Having a prompt neurological evaluation increases the possibility that you may receive clot-dissolving therapies (thrombolytics) or other clot-retrieving procedures in time to reduce disability and death resulting from stroke.
Read more about stroke.
In stroke telemedicine (telestroke), at Mayo Clinic, your doctor and the neurologist trained in blood vessel conditions (vascular neurologist) provide care in your home community and try to avoid the need for transfer to another medical center. This focus on regional care often allows you to receive quality stroke care in your community.
Stroke telemedicine operates on a hub-and-spoke system. A large urban medical center, generally certified as a primary or comprehensive stroke center, usually serves as the primary medical center (the hub). Remote locations, usually smaller regional rural or underserved hospitals, serve as the spokes. Many regional hospitals don't have neurologists on call to recommend the most appropriate care. In stroke telemedicine, a vascular neurologist at the hub consults with doctors and people who've had acute strokes at the remote sites (spokes).
In telestroke, many people work together as a team, including a program manager, a clinical coordinator, vascular neurologists, neurosurgeons and radiologists at the hub site, and emergency medicine doctors and other staff at the spoke site. Radiology technicians, informational technology staff, researchers, nurses, nurse practitioners and other staff also are important members of the stroke telemedicine team.

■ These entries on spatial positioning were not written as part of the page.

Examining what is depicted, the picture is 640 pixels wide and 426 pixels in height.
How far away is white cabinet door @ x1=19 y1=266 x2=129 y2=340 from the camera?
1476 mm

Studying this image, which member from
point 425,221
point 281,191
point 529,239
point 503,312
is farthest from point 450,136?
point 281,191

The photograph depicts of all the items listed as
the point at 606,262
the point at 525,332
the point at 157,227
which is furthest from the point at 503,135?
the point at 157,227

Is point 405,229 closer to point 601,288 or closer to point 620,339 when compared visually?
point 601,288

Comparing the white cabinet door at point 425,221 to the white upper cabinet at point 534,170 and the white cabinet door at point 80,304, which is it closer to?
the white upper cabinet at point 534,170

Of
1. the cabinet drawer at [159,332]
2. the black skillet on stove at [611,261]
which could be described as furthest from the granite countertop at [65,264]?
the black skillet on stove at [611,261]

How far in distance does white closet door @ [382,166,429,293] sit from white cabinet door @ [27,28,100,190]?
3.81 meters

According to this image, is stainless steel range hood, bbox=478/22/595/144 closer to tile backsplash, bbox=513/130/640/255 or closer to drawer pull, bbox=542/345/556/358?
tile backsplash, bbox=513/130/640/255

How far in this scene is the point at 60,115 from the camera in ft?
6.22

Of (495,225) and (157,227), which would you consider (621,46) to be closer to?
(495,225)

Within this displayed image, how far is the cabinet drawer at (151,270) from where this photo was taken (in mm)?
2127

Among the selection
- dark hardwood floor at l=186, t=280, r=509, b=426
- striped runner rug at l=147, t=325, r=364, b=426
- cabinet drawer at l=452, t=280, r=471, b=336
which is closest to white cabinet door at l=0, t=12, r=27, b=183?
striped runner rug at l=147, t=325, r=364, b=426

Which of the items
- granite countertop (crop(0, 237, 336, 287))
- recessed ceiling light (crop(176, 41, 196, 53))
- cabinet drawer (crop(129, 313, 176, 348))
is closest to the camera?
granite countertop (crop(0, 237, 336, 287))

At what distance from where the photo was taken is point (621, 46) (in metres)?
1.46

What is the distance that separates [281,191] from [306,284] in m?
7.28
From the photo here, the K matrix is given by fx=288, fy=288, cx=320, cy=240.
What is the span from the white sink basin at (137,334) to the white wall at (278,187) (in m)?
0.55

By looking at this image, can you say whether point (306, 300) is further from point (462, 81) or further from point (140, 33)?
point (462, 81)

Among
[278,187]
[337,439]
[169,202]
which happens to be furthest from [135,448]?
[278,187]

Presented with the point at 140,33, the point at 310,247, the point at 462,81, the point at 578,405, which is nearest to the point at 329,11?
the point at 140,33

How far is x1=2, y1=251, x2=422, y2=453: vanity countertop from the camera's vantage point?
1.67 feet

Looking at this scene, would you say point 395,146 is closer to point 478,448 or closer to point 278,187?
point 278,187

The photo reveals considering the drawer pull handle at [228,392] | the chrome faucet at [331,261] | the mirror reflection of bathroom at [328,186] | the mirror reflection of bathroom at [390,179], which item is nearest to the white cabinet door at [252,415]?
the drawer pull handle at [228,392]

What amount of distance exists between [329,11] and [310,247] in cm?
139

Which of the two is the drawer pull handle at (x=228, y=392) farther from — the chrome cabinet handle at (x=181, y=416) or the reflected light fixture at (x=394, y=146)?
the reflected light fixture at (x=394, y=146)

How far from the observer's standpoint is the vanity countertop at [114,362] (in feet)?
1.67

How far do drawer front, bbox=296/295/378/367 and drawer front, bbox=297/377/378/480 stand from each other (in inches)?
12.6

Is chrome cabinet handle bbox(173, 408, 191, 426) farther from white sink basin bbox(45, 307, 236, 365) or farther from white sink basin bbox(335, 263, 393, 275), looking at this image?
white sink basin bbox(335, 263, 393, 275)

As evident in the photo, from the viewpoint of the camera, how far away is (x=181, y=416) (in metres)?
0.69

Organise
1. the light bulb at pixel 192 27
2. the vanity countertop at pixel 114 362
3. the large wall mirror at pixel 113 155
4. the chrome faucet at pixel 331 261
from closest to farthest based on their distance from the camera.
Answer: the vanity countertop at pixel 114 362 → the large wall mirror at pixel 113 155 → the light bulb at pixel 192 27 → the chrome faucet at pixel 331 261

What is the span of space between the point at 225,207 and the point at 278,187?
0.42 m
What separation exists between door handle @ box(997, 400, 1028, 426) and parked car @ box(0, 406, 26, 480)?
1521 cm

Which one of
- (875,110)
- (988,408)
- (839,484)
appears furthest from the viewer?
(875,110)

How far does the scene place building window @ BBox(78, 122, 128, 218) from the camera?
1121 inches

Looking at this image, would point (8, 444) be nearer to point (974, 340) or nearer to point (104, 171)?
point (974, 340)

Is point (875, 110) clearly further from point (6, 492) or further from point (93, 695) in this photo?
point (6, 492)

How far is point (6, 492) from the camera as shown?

Stroke telemedicine consultation
In a stroke telemedicine consultation, an emergency medicine doctor at your regional hospital (the spoke) will examine you. If your doctor suspects an acute stroke, he or she will activate the stroke telemedicine hotline at the hub hospital, which has a dedicated hotline and group paging system and vascular neurologists on call 24 hours a day, 365 days a year. The hub's on-call vascular neurologist usually responds within five minutes.
After you have a CT scan at the spoke hospital, the vascular neurologist at the hub performs a live, real-time audiovisual consultation. The vascular neurologist may discuss your medical history and review your test results. The vascular neurologist evaluates you, works with your doctor to determine the most appropriate treatment and sends the treatment recommendation electronically to the spoke hospital.
Having a prompt evaluation increases the possibility that clot-dissolving therapies (thrombolytics) can be delivered in time to reduce stroke-related disability. To be effective, clot-dissolving therapies must be given within three to four and a half hours after you experience stroke symptoms.